*PASSAGE TO READ*
···

I cannot really find fault with anything about my recent meal at Ancora Ambleside, the newest instalment in a string of restaurants and food businesses to open in the 1300 Block of Marine Drive at the high-end Grosvenor building. I visited Ancora on an early weeknight with my friend Gil for a menu sampling; both of us were already familiar with the restaurant’s parent business, a Vancouver room of the same name situated in the old C Restaurant space at the foot of Howe Street on the seaside pathway.
The West Vancouver Ancora is situated at ground level on Bellevue Avenue, where the park access roadway seems to be under interminable construction. The restaurant has a wrap-around patio and boasts a distant ocean view from the window tables. The design of the space is elegant and modern, with an imposing glass wine cellar at the entrance, a long central dining room with both booth and stand-alone tables, a bustling open kitchen with bar-style seating, striking light fixtures, massive windows, concrete columns, and a high, ornate ceiling.
Service throughout our meal was professional and personable. The menu featured an exciting confluence of Japanese and Peruvian influences, reminding me at times of the ground-breaking work of Nobuyuki Matsuhisa, whose eponymous Nobu restaurants in the U.S. still set the bar for Peruvian Japanese fine dining, and whose Matsuhisa Restaurant in Los Angeles I had the pleasure of visiting once for a mind-blowing 16-course omakase meal during which I was brought a beer by the famed chef himself.
Everything we tried from the Ancora menu was impeccably prepared and creative to the point where my one quibble – that a dinner special of Branzino (herb-stuffed, whole-cooked fish) came with no sides and required a $14 add-on of truffled mashed potatoes – seems trifling.
Then again, perhaps that one trifling complaint is indicative of a bigger challenge that has nagged at me since my meal. You see, in addition to sharing a finely honed Nikkei* culinary approach with the Matsuhisa empire, Ancora also shares another notable attribute: a very hefty price tag. The truth is, I have concluded that as a matter of course I simply would not be able to afford my meal at Ancora again. That Branzino, moist and fragrant, cooked with Nikkei spices and filleted tableside, was already $38. Add $14 for the side of starch and it was a $52 fish dish. My main, a stunning combination of seared scallops and pork belly with squid ink tagliatelle and pork crackling, was $40.
Now look, the easy counterargument here is that one could choose lower priced items from the menu (there were a handful), or maybe proceed straight to mains, skip cocktails and dessert, order a couple glasses of wine rather than a bottle, and one would end up with a less daunting bill at the end of the meal.
Gil could have chosen charred broccoli for $9 instead of mashed potatoes. That may well be the way to do it. From the perspective of this reviewer, however, a restaurant like Ancora specializes in a certain type of nuanced, multi-layered dining experience, one that begins with the practiced greeting of the host, picks up steam as the guest takes in the décor, finds momentum through a clever aperitif to whet the palate as the guest listens to a seasoned server describe the night’s specials, then knocks it out of the park with a thoughtful sampling of the menu. Hell, the menu is even laid out this way: oysters and caviar are described on the left panel, the extensive raw bar offerings appear in the middle section, appetizers occupy the top right panel, and mains and add-on sides round out the rest.

···

*TASK OBJECTIVE*
Reproduce everything in the restaurant review from "I cannot really" down to "the seaside pathway.". The rows stand apart from the restaurant review and are separate material.

···

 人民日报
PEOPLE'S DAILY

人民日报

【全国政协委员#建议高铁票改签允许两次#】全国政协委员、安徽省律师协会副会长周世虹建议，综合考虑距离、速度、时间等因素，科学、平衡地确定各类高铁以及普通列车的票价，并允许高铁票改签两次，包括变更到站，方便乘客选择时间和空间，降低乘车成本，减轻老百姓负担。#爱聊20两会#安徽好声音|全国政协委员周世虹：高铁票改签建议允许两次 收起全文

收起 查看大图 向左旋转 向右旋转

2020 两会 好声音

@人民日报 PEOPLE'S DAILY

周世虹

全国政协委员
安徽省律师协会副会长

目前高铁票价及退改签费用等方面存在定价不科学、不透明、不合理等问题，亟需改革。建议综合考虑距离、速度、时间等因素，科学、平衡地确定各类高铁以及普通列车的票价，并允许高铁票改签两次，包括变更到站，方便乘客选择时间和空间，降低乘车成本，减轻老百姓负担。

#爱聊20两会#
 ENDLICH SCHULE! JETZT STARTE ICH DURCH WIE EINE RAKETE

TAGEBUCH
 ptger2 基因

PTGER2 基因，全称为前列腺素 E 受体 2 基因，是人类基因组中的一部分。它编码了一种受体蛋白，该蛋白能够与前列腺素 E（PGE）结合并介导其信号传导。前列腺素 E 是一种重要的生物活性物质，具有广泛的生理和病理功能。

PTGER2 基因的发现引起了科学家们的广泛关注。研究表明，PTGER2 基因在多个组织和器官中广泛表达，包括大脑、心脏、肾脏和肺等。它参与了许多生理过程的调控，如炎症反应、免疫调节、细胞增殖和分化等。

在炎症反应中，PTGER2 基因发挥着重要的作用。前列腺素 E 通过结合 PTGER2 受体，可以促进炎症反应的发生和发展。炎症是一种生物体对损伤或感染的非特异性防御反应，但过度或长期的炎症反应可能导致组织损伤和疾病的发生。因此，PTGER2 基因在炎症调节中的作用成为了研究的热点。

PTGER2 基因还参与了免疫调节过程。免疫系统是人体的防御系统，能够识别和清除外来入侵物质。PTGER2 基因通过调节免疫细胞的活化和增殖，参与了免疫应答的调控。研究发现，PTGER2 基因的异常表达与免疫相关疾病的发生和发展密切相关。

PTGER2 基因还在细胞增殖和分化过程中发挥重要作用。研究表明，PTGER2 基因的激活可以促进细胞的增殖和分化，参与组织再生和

···

*OUTPUT FOR THIS TASK*
I cannot really find fault with anything about my recent meal at Ancora Ambleside, the newest instalment in a string of restaurants and food businesses to open in the 1300 Block of Marine Drive at the high-end Grosvenor building. I visited Ancora on an early weeknight with my friend Gil for a menu sampling; both of us were already familiar with the restaurant’s parent business, a Vancouver room of the same name situated in the old C Restaurant space at the foot of Howe Street on the seaside pathway.